(EXTRACT)
Ah, I see. For the coordinate time used in the final equation, is that equivalent to the coordinate time used in the first equation for $v(t)$? Wouldn't that imply that, because the rocket is slowing to a stop, $t=\frac{-\omega_0}{\alpha}$ where $\alpha = -(2*9.81)$? That feels like it does not take into account relativistic effects. –  Hattar Wu Sep 10 '13 at 2:44
    
@HattarWu Yes. If you insert that value, the expression simplifies a lot. –  Pulsar Sep 10 '13 at 2:47

Yeah, something there is incorrect. I imagine $t\rightarrow\infty$, and see that $\alpha t+v$ will $\rightarrow\infty$ too. But, unless you're using some weird definitions, always $v<c$.

Given proper acceleration $\alpha$, the way to make use of it is from its definition, and of the four-velocity, proper time, and Lorentz transforms. The rocket's velocity at some time $t+\delta t$ should be $\alpha\delta\tau$ as seen in the rocket's own frame at time $t$. Its own change in velocity over a short duration of time as it knows it.

(SHORT TASK 1) Please copy the relativistic rocket thread from "Ah, I see. For" to "definitions, always $v<c$.", substituting "frame time" for "coordinate time".
(SHORT TASK 2) Pick up the relativistic rocket thread after its last sentence and carry it forward.
The records have no connection to the relativistic rocket thread.

(DATA PROVIDED)
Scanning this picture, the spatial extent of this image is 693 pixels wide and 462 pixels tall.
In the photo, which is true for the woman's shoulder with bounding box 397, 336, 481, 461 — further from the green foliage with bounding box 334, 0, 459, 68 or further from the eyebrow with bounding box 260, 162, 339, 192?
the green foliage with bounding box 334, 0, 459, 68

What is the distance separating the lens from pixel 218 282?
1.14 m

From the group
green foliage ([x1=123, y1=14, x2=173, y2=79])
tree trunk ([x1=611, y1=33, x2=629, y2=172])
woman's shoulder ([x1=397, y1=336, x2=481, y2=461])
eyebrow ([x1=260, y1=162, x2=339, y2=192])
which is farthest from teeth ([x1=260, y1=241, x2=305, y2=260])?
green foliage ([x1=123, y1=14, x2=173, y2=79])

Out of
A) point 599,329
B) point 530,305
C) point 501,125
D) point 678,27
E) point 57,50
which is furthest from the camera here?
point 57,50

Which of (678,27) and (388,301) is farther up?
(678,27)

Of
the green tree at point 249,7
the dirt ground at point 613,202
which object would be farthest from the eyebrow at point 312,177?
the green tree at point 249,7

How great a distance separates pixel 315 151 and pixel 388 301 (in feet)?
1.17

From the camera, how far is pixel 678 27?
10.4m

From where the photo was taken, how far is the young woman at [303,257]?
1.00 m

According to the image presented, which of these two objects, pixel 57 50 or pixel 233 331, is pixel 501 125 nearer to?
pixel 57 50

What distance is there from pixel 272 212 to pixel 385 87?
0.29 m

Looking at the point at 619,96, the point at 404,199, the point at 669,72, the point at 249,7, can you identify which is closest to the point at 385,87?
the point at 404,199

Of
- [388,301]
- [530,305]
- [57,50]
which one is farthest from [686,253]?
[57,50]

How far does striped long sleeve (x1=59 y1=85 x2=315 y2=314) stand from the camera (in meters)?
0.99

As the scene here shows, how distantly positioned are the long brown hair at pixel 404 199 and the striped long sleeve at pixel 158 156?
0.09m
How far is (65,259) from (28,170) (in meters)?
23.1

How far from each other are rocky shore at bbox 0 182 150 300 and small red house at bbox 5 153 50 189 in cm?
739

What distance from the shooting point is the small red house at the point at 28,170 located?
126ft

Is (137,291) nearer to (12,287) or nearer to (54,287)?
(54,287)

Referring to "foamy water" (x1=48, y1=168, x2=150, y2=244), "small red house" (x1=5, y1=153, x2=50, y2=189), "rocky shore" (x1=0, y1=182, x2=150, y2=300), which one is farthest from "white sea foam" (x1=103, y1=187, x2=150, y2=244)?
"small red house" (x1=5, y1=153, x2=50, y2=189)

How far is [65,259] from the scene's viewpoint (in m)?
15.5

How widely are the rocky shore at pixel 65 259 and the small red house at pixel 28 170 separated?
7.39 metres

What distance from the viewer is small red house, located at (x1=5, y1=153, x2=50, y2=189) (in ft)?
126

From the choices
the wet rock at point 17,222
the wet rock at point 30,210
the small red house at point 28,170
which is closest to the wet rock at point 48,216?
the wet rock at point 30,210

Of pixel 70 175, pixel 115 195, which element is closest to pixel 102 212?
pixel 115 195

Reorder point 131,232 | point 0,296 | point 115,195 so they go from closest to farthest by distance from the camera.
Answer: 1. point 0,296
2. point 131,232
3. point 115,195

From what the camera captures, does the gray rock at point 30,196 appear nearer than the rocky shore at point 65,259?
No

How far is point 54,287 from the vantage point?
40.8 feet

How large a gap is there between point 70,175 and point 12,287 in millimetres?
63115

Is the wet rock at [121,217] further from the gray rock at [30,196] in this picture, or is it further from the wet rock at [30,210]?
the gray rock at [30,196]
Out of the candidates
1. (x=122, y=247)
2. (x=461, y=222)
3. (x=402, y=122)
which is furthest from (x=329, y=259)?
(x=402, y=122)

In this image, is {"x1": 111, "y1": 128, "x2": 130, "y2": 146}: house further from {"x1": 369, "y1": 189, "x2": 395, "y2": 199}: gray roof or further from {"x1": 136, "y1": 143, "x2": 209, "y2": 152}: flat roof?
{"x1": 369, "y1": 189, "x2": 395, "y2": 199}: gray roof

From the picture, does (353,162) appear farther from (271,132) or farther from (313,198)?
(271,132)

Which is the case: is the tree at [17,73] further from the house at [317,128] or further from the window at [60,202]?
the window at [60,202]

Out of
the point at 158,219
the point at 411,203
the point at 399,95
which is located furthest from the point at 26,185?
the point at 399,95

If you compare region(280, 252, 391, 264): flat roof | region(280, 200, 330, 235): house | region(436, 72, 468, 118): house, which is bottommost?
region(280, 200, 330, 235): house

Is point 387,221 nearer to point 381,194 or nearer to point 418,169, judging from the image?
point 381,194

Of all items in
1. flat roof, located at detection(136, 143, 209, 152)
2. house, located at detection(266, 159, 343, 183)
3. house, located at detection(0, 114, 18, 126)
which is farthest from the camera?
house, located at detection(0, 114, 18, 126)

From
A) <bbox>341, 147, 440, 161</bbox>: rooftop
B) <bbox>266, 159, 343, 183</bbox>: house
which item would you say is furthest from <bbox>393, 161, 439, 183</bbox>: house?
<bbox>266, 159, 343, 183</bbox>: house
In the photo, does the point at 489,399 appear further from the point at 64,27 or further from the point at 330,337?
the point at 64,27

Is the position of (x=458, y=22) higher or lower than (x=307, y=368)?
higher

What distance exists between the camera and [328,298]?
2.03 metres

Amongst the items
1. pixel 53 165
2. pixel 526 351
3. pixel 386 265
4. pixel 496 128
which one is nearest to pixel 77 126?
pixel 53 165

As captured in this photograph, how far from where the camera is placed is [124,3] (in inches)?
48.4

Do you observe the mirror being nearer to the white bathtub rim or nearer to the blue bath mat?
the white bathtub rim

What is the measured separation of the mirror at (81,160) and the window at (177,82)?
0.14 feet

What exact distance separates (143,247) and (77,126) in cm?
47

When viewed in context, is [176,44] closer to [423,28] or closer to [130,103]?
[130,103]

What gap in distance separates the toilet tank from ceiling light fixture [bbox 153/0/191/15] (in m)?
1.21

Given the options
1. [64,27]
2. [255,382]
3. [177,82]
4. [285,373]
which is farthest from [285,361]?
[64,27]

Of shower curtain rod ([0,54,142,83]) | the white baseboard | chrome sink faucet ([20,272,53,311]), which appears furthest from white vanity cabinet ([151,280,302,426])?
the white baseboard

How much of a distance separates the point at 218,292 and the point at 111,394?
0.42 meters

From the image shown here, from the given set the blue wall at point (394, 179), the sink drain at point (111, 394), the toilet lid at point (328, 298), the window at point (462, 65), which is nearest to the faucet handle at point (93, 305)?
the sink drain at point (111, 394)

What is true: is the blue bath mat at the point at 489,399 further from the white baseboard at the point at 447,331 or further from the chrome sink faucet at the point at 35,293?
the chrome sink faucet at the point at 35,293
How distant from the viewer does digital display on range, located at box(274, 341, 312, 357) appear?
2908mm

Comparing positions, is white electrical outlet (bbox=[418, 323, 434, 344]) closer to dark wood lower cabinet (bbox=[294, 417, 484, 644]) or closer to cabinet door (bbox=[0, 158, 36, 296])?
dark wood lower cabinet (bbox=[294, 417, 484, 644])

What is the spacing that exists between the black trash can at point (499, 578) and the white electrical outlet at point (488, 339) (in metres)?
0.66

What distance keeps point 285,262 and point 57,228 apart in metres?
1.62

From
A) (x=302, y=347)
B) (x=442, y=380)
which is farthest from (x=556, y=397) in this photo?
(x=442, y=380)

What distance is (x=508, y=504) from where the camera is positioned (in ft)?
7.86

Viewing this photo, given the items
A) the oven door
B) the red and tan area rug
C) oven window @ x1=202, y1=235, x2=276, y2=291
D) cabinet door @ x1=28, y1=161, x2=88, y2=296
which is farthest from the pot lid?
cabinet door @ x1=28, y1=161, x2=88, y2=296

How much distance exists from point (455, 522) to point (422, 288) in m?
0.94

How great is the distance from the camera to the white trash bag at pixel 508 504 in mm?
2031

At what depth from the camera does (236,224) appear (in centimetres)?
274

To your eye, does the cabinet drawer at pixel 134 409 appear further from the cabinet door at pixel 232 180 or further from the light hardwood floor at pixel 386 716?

(TASK RESPONSE 1)
Ah, I see. For the frame time used in the final equation, is that equivalent to the frame time used in the first equation for $v(t)$? Wouldn't that imply that, because the rocket is slowing to a stop, $t=\frac{-\omega_0}{\alpha}$ where $\alpha = -(2*9.81)$? That feels like it does not take into account relativistic effects. –  Hattar Wu Sep 10 '13 at 2:44
    
@HattarWu Yes. If you insert that value, the expression simplifies a lot. –  Pulsar Sep 10 '13 at 2:47

Yeah, something there is incorrect. I imagine $t\rightarrow\infty$, and see that $\alpha t+v$ will $\rightarrow\infty$ too. But, unless you're using some weird definitions, always $v<c$.

(TASK RESPONSE 2)
Write out the relativistic four-velocity, think about the relation between $\delta\tau$ and $\delta t$, and of course we're thinking of small time intervals, $\delta t \rightarrow 0$ - it just seems natural to write a differential equation. Have you done that? Where did that integral of yours come from?

There's the concept of "rapidity" which seems to come up more in high energy physics than in other areas, you might find enlightening to read about.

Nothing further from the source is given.